The European head of private equity at Blackstone explains that Britain’s “favorable business environment” explains why “there are plenty of opportunities”.
Private equity works that way. You and I decide to start a business.
We collect funds from our clients and put them in a fund in a tax haven.
We find a few companies that we want to buy, using a little of our own money (equity) but financing as much as possible with debt, or “leverage”.
We then sell or insert the companies on the stock exchange at a profit after cutting costs or selling assets. We return the money to our investors.
Before doing this, however, we take our share – known as “deferred interest” – 20% of profits above a certain amount.
Because we have invested some of our own money in the fund, we can view this as a capital gain rather than income. This means that it is taxed at 28 percent, not 45 percent.
Between 2006 and 2015, private equity bosses pocketed at least £ 165 billion in deferred interest.
There were three billion in private equity in 2005. There were 22 last year.

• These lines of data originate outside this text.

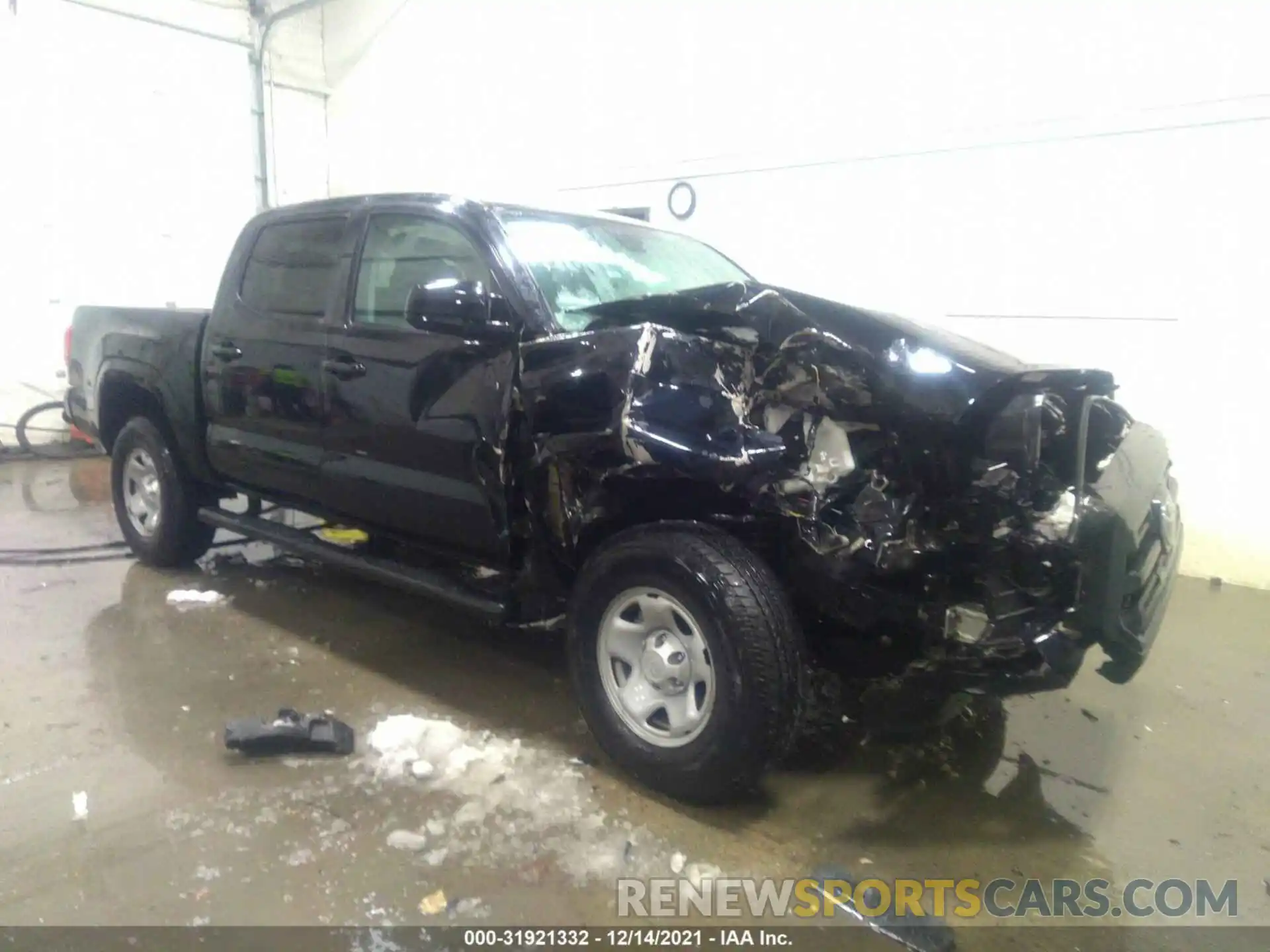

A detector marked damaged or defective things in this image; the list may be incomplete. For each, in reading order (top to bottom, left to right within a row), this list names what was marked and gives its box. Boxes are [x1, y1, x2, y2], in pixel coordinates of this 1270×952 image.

crumpled hood [576, 278, 1112, 424]
damaged front end [513, 279, 1178, 711]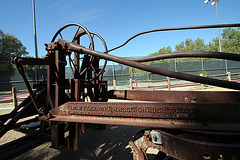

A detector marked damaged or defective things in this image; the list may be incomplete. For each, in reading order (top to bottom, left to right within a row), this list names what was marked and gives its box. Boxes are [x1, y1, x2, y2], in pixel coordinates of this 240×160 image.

rusted metal frame [108, 22, 240, 52]
rusted metal frame [58, 38, 240, 90]
rusted steel beam [58, 39, 240, 90]
rusted metal frame [132, 129, 240, 160]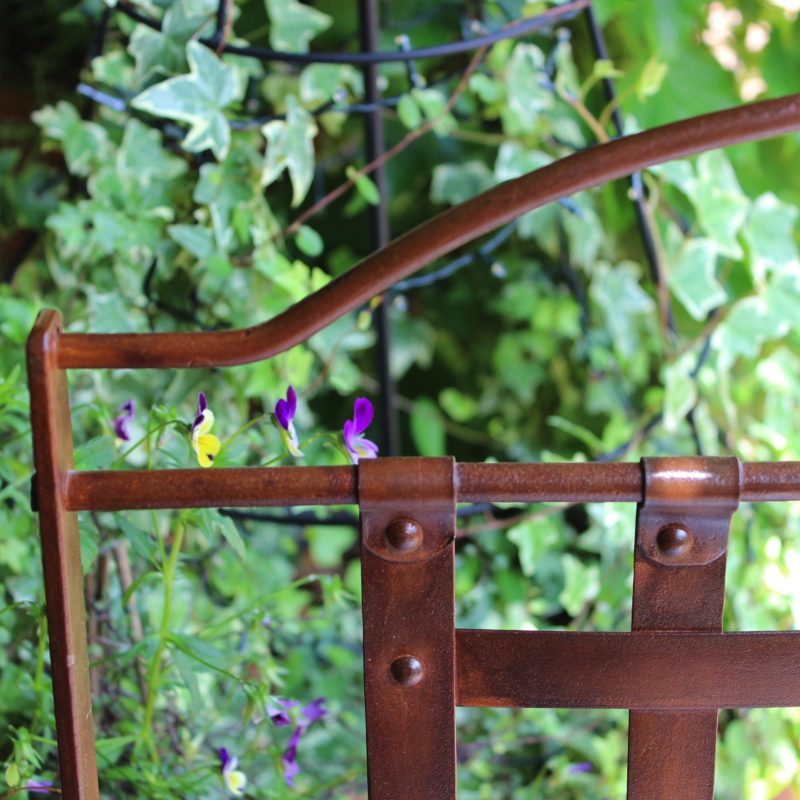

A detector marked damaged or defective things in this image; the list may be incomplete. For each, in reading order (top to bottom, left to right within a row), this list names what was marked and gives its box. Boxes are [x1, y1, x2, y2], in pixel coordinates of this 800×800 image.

rusty metal surface [56, 94, 800, 368]
rusty metal surface [26, 310, 100, 800]
rusty metal surface [360, 460, 456, 796]
rusty metal surface [454, 632, 800, 708]
rusty metal surface [628, 456, 740, 800]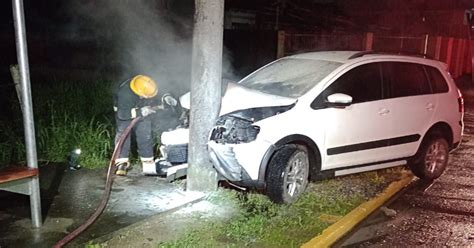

Charges associated with the redemption of private equity, such as transaction closing costs and annual management fees, are charged to the accounts of the acquiree, not the private equity fund.
Typically, a £ 10bn transaction generates an upfront fee of £ 50m (0.5% fee) for completing the sale and £ 30m per year in management fees.
This is on top of the huge fees that the accountants and lawyers overseeing the case are taking out of the process.
The shareholders of the Morrisons supermarket chain are voting on a private equity offer next month.
Morrisons freehold land and buildings are worth around £ 5.8bn.
It is more than the market value of the business as a whole.
So even without selling stores, new owners could increase their returns by borrowing against their value.
A 2019 study found that when companies buy listed companies, 13% of jobs are cut over two years and the wages of those who remain go down.
If a buyout goes well, private equity bosses receive huge returns.
If the business goes bankrupt, the private equity firm sells the assets to pay off the debts.
Private equity does the dirty work of capitalism in the dark. But it’s not much better in the light.
A public company, publicly traded, owes a little bit of debt to shareholders, but not to the rest of us.
So Debenhams was plundered by private equity in the early 2000s, but when it laid off all of its staff and closed all of its stores, it was a stock exchange company.
For the bosses, taking money off the backs of the workers is the most important thing.
Private equity is not the “unacceptable face of capitalism”, it rather shows the reality of how this system works.